Requirement 1: Copy word for word the records from the line containing "Which item out" through the end of the records, with both end lines included. Leave out any picture lines.

Page:
----
ICLE Comments on Department of Justice Workshop on Competition in Television and Digital Advertising

Regulatory Comments The Department should be commended for undertaking this workshop “to explore industry dynamics in media advertising and the implications for antitrust enforcement and policy.... and the competitive dynamics of media advertising in general.” The competitive dynamics of advertising markets—and digital advertising markets, in particular—are complicated and not well-understood.

Introduction

The Department should be commended for undertaking this workshop “to explore industry dynamics in media advertising and the implications for antitrust enforcement and policy…. and the competitive dynamics of media advertising in general.” The competitive dynamics of advertising markets—and digital advertising markets, in particular—are complicated and not well-understood. As more and more attention is paid to online markets and the welfare implications of various practices, it is crucial that enforcers make measured and informed decisions. As these are rapidly changing markets characterized by novel business models and nonstandard contracts, it is important not to fall prey to the concern that Ronald Coase pointed out half a century ago:

[I]f an economist finds something—a business practice of one sort or another—that he does not understand, he looks for a monopoly explanation. And as in this field we are very ignorant, the number of ununderstandable practices tends to be very large, and the reliance on a monopoly explanation, frequent.
----
(Questions about scenes in pictures)

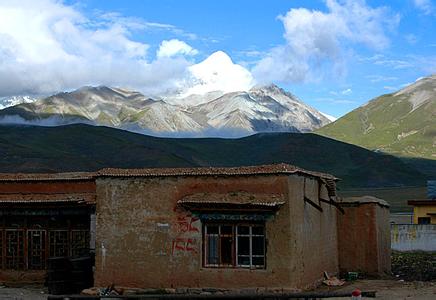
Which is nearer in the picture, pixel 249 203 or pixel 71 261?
pixel 249 203

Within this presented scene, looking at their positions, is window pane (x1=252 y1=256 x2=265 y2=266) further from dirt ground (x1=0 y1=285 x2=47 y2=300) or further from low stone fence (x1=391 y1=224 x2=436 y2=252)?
low stone fence (x1=391 y1=224 x2=436 y2=252)

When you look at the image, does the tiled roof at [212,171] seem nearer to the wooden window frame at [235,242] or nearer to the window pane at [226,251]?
the wooden window frame at [235,242]

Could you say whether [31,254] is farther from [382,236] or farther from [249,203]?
[382,236]

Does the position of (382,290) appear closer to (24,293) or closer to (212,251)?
(212,251)

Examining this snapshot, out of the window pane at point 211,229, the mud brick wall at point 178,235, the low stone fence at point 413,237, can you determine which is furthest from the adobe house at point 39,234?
the low stone fence at point 413,237

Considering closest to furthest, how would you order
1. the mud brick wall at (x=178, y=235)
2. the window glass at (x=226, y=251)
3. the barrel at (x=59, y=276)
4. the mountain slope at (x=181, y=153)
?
the mud brick wall at (x=178, y=235) → the window glass at (x=226, y=251) → the barrel at (x=59, y=276) → the mountain slope at (x=181, y=153)

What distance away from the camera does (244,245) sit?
21.0m

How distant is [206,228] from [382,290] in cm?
563

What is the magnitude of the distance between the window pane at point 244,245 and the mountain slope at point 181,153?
322ft

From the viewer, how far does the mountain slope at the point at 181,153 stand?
13125 cm

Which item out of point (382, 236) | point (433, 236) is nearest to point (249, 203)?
point (382, 236)

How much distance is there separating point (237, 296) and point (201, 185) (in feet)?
16.3

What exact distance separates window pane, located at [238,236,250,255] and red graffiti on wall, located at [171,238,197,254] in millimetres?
1327

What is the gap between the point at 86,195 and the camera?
24.4 metres
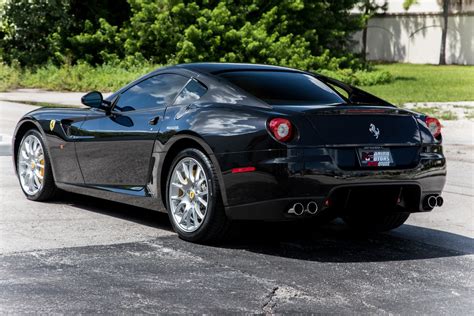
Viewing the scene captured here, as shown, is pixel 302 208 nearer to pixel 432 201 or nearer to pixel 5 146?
pixel 432 201

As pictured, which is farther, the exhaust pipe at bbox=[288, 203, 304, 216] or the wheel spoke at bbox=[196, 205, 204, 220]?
the wheel spoke at bbox=[196, 205, 204, 220]

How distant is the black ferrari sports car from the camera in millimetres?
6922

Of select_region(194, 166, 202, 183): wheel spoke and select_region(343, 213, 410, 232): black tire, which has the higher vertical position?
select_region(194, 166, 202, 183): wheel spoke

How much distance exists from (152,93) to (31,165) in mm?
1735

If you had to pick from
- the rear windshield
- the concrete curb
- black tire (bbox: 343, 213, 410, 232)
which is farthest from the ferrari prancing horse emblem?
the concrete curb

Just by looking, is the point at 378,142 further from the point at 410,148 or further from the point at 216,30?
the point at 216,30

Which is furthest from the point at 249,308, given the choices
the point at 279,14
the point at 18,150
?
the point at 279,14

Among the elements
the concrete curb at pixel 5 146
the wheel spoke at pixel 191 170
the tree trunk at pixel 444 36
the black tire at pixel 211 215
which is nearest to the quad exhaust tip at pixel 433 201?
the black tire at pixel 211 215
----
Requirement 2: Using the comments on the advertising workshop, decide whether each statement agrees with the text, and support each answer with the deciding words quoted from it. (a) The comments call the competitive dynamics of digital advertising markets well understood. (b) The comments describe these markets as rapidly changing, with novel business models. (c) The concern the comments attribute to Ronald Coase was raised about ten years ago.

Complete answer 1:
Which item out of point (382, 236) | point (433, 236) is nearest to point (249, 203)?
point (382, 236)

How much distance is there separating point (237, 296) and point (201, 185) (in feet)?
16.3

What exact distance separates window pane, located at [238,236,250,255] and red graffiti on wall, located at [171,238,197,254] in millimetres?
1327

What is the gap between the point at 86,195 and the camera?
24.4 metres
Viewing the scene captured here, as shown, is pixel 302 208 nearer to pixel 432 201 or nearer to pixel 5 146?
pixel 432 201

As pictured, which is farther, the exhaust pipe at bbox=[288, 203, 304, 216] or the wheel spoke at bbox=[196, 205, 204, 220]?
the wheel spoke at bbox=[196, 205, 204, 220]

How distant is the black ferrari sports car from the camera in millimetres?
6922

Of select_region(194, 166, 202, 183): wheel spoke and select_region(343, 213, 410, 232): black tire, which has the higher vertical position?
select_region(194, 166, 202, 183): wheel spoke

How much distance exists from (152,93) to (31,165) in mm?
1735

If you had to pick from
- the rear windshield
- the concrete curb
- black tire (bbox: 343, 213, 410, 232)
which is farthest from the ferrari prancing horse emblem?
the concrete curb

Just by looking, is the point at 378,142 further from the point at 410,148 or further from the point at 216,30?
the point at 216,30

Which is furthest from the point at 249,308, given the choices
the point at 279,14
the point at 18,150
?
the point at 279,14

Among the elements
the concrete curb at pixel 5 146
the wheel spoke at pixel 191 170
the tree trunk at pixel 444 36
the black tire at pixel 211 215
which is nearest to the quad exhaust tip at pixel 433 201?
the black tire at pixel 211 215

Complete answer 2:
(a) No: "are complicated and not well-understood."
(b) Yes: "rapidly changing markets characterized by novel business models and nonstandard contracts."
(c) No: "Ronald Coase pointed out half a century ago."